(GIVEN PROBLEM 1): In the records, substitute "Output" for "Render" in the stretch from the line containing "I need masks" through the line containing "70V69L88 68L84 67V74L82". Give those lines back with nothing else changed.

(TEXT SECTION):
━━━━━━━━━━━━━━━━━━━━━━━━━━━━━━

After India's dominant displays in the one-day games and their series win in England, they're clearly favourites for the Tests, but as Pakistan showed the last time they journeyed across the border, these tags count for very little



Shoaib Akhtar wants to leave his mark in front of the biggest audience of all, in what could be his final tour of India © AFP
He arrives a minute before his team-mates and sits on the grass to do some stretches. The camera crews close in immediately. Even when he's not hurtling in to bowl his thunderbolts, Shoaib Akhtar is news. After his latest misadventure at the T20 World Cup, he's also on his best behaviour.
This is the tour where he wants his bowling to make the headlines. Having made his name at the Kolkata Test on Pakistan's tour here in 1999, he missed the 2005 series through injury. With the schedules being what they are, this could be his final tour of India, and he wants to leave his mark in front of the biggest audience of all.
"I'm fit and feeling good," he says. "Everything's gone well so far on this tour." He certainly looks relaxed enough, laughing and joking with team-mates during fielding practice and then walking across to the nets humming an old Hindi tune. He doesn't really strain himself at the nets either, but after five one-day games packed into 14 days and a Test match just two days away, you don't expect him to.
It's the identity of the men who will partner him that remains a bit of a mystery. Umar Gul looks certainly to share the new ball, which leaves Sohail Tanvir and Mohammad Sami to contest the third pace slot. Sami was outstanding at times on the last tour of India, and has been in red-hot form in the Quaid-e-Azam Trophy back home, but Tanvir, in addition to being a handy batsman, offers a left-handed option that Pakistan haven't had since Wasim Akram departed the scene.
On a flat, low pitch, they should also go in with two spinners, even if that means a rather long tail. In conversation with journalists during the net session, Talat Ali Malik, the team manager, seemed to hint that the team management would keep faith in specialist openers. That should mean that Yasir Hameed, who played a superb innings in Bangalore on the 2005 tour, gets a chance to build up a partnership with Salman Butt.
The middle order is where there are fewest problems, with Faisal Iqbal joining the old firm of Younis Khan and Mohammad Yousuf. Yousuf's Grey-Nicholls bat is almost incapable of inelegant strokes and he went through almost the entire repertoire in the nets this morning, while Younis was at his ebullient best during the throwing games organised by David Dwyer, the fitness trainer.

━━━━━━━━━━━━━━━━━━━━━━━━━━━━━━

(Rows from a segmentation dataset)

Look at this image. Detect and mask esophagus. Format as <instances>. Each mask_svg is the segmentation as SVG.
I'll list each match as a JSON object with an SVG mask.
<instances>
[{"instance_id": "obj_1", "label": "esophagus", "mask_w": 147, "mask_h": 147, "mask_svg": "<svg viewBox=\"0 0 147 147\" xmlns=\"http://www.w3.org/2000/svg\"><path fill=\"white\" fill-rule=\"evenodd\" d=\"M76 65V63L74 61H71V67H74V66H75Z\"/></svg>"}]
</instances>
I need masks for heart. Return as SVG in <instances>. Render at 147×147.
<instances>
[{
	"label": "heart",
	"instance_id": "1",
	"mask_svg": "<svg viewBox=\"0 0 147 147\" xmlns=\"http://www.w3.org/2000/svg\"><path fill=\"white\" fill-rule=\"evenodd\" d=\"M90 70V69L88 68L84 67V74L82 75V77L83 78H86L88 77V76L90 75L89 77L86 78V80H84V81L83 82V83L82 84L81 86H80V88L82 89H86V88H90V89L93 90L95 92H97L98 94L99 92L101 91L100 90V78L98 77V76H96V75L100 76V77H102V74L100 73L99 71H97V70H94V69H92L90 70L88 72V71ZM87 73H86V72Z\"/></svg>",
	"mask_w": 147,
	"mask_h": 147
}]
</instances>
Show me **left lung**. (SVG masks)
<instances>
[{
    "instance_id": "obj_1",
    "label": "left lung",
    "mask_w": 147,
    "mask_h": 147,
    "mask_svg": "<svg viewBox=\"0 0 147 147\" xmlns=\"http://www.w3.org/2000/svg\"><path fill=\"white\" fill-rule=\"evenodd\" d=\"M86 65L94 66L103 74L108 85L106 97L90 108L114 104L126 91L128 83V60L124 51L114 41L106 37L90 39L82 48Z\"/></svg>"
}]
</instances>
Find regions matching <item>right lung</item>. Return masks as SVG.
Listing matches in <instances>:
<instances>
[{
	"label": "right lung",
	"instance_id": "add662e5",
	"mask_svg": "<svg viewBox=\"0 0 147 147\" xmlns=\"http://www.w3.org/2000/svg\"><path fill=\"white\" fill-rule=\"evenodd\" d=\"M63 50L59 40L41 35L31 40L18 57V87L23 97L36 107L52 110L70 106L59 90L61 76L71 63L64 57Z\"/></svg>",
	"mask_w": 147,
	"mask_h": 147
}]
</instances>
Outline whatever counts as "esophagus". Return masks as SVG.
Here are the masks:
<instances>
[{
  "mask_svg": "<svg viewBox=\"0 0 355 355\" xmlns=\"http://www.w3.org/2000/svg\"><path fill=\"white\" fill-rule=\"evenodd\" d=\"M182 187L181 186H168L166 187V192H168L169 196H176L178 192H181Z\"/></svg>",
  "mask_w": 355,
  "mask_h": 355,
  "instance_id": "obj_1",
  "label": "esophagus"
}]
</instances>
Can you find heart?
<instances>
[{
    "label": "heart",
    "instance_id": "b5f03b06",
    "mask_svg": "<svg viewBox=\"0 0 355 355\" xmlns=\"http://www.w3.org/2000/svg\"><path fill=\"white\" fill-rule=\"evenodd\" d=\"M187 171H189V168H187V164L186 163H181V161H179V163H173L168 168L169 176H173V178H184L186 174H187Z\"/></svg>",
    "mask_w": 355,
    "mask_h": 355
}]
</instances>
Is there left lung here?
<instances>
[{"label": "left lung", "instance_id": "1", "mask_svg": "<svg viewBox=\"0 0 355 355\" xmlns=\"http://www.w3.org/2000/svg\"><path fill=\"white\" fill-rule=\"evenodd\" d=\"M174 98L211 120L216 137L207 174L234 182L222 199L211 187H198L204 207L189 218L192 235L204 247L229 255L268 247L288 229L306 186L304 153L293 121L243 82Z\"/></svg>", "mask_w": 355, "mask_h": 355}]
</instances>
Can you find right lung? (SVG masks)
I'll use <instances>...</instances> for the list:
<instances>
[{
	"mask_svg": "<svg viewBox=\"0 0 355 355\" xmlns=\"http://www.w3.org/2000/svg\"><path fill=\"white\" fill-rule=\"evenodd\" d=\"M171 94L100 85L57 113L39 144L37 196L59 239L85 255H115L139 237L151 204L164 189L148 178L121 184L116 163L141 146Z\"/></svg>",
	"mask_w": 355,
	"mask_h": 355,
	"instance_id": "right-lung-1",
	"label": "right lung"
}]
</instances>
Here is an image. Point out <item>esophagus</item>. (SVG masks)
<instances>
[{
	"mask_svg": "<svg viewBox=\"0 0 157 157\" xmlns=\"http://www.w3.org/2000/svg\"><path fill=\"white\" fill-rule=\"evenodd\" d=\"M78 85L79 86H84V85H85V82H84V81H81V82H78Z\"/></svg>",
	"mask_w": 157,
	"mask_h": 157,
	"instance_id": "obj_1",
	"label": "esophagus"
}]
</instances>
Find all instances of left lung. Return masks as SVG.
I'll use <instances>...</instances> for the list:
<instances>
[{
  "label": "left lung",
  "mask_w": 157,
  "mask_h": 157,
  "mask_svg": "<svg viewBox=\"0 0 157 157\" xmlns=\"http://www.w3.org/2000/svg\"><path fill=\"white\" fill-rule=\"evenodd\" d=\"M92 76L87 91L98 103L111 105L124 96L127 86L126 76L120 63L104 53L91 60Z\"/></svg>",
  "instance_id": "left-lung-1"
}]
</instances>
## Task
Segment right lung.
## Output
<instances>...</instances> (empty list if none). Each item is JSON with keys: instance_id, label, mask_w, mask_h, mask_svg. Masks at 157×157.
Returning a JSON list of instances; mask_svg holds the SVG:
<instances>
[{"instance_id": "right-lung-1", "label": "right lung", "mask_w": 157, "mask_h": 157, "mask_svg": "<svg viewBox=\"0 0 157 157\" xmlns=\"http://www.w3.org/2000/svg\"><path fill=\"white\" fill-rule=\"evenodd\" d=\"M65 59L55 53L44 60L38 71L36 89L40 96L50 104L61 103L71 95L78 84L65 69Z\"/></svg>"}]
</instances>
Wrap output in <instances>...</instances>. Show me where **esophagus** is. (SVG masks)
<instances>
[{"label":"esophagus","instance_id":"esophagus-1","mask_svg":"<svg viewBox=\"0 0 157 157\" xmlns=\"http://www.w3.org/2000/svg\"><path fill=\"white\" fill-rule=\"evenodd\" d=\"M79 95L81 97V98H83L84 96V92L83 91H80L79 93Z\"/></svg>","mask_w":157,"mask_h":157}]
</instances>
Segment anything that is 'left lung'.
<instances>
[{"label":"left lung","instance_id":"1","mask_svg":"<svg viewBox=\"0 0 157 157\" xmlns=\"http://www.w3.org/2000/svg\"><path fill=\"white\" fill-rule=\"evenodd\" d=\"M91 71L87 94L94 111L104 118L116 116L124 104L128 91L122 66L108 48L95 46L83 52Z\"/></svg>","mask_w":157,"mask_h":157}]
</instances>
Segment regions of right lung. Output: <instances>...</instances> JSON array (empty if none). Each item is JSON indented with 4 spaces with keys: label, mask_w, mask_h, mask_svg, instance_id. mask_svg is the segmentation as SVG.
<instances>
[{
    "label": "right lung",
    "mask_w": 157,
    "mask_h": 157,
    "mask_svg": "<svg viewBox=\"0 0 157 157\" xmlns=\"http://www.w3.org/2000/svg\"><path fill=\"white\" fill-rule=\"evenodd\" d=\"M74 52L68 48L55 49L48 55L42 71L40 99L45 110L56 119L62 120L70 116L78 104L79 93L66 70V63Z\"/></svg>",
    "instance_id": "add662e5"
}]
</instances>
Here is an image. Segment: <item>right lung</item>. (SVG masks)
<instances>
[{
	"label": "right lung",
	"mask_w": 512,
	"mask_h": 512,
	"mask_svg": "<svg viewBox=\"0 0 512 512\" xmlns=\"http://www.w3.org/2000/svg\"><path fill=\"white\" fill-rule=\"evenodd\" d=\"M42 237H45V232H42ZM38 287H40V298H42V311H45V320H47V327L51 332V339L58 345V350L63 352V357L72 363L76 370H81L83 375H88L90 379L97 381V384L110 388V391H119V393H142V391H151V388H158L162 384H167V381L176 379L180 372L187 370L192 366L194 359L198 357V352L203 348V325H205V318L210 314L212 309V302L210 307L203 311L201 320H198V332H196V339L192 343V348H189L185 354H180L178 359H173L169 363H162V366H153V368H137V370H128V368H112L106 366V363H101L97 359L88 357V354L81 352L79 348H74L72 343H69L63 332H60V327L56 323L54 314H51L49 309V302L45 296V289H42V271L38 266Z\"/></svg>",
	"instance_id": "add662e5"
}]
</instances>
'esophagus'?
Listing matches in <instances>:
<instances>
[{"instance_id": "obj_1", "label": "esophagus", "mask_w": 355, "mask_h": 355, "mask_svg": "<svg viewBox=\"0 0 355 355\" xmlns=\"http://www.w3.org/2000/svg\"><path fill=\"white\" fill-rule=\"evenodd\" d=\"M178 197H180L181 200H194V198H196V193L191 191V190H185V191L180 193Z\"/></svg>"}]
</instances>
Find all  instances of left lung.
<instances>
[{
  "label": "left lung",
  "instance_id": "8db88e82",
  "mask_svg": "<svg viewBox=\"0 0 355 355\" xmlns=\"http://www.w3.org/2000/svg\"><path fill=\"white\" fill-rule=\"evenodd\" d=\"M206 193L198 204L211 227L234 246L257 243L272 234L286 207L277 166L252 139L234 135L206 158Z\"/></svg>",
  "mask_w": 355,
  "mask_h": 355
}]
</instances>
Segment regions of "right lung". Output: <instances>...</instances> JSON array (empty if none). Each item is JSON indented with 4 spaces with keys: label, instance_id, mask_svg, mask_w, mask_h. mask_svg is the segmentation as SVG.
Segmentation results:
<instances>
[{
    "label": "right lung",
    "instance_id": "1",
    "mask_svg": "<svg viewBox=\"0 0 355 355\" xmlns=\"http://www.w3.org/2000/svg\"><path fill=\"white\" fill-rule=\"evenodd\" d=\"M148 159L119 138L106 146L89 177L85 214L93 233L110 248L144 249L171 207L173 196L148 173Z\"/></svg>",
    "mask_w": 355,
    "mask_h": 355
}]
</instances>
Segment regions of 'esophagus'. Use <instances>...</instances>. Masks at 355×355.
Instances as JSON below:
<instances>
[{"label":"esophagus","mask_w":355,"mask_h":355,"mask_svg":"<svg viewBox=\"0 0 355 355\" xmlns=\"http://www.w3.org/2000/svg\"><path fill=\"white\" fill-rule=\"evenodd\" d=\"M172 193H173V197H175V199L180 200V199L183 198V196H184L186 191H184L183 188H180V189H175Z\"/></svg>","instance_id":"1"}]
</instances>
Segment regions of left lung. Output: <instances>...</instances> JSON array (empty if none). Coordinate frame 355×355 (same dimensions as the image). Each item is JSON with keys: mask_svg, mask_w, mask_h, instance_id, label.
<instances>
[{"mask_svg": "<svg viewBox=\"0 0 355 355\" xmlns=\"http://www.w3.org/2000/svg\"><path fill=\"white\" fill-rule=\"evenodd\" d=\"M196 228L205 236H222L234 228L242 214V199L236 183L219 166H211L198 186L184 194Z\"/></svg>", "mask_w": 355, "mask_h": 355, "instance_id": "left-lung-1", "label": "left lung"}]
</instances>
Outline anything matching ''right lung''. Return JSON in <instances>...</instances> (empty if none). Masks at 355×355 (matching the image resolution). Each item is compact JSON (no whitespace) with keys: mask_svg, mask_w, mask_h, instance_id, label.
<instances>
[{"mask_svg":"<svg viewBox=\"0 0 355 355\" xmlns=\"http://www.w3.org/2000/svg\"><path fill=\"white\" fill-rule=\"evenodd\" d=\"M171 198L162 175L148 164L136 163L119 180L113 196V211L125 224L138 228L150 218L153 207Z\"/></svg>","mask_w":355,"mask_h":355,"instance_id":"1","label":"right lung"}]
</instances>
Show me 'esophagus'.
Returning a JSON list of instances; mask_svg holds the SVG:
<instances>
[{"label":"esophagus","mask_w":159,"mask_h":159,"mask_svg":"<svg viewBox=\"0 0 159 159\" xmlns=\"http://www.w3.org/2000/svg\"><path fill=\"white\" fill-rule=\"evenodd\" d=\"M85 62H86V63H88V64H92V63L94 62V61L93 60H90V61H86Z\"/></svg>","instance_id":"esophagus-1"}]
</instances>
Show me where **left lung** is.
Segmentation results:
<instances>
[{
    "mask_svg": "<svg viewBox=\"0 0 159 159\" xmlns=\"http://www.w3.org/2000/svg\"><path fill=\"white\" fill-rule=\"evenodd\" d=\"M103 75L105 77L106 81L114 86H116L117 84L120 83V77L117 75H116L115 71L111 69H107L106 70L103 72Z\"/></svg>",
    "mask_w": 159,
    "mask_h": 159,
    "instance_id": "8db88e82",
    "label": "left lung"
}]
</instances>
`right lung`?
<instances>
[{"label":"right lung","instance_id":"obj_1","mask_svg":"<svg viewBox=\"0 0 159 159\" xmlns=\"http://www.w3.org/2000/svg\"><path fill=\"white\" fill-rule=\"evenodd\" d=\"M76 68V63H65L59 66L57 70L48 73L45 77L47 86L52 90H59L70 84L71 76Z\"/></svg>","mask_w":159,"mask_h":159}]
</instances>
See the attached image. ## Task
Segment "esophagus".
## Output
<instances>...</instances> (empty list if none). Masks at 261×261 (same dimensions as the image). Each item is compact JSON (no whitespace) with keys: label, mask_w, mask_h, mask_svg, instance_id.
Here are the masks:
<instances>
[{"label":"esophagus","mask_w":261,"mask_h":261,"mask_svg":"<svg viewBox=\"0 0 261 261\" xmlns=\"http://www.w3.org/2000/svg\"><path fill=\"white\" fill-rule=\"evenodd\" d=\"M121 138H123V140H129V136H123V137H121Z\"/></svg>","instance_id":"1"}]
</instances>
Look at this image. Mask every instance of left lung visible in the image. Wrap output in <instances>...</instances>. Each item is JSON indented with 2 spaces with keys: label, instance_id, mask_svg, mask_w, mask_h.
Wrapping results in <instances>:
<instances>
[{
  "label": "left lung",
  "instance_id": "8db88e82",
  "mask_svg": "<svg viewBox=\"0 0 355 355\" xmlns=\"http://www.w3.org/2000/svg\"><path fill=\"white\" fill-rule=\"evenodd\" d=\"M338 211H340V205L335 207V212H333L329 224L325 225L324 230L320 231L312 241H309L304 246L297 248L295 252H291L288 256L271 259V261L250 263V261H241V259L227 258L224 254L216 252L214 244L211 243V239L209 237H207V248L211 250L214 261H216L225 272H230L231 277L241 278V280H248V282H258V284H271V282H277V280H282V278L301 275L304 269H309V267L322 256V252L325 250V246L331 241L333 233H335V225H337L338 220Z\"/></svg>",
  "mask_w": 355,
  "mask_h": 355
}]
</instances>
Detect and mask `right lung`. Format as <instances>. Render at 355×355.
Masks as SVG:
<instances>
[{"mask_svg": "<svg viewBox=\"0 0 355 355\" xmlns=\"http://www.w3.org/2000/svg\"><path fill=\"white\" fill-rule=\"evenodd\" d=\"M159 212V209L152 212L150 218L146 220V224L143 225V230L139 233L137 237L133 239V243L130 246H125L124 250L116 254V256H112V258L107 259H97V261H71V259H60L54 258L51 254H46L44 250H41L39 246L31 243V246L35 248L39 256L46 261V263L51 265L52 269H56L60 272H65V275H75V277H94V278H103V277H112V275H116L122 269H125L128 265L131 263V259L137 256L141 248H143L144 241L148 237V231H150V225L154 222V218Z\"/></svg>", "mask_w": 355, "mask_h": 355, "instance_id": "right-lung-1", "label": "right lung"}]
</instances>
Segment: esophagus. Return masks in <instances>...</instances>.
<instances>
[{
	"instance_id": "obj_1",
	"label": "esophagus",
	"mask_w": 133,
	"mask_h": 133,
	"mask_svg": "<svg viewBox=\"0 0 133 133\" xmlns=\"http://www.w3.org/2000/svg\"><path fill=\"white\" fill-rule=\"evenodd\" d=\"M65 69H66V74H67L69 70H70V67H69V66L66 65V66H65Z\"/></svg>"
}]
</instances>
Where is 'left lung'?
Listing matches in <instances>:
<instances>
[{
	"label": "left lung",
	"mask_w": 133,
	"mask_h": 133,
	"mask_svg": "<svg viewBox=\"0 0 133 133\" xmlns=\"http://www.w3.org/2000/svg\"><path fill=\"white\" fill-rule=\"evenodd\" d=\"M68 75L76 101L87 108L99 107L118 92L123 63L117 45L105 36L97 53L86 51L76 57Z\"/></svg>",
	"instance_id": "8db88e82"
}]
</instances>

━━━━━━━━━━━━━━━━━━━━━━━━━━━━━━

(GIVEN PROBLEM 2): According to the cricket article, at which Test did Shoaib Akhtar make his name?

(WORKED SOLUTION 1):
I need masks for heart. Return as SVG in <instances>. Output at 147×147.
<instances>
[{
	"label": "heart",
	"instance_id": "1",
	"mask_svg": "<svg viewBox=\"0 0 147 147\" xmlns=\"http://www.w3.org/2000/svg\"><path fill=\"white\" fill-rule=\"evenodd\" d=\"M90 70V69L88 68L84 67V74L82 75V77L83 78H86L88 77V76L90 75L89 77L86 78V80H84V81L83 82V83L82 84L81 86H80V88L82 89H86V88H90V89L93 90L95 92H97L98 94L99 92L101 91L100 90V78L98 77V76H96V75L100 76V77H102V74L100 73L99 71H97V70H94V69H92L90 70L88 72V71ZM87 73H86V72Z\"/></svg>",

(WORKED SOLUTION 2): The Kolkata Test, on Pakistan's 1999 tour of India.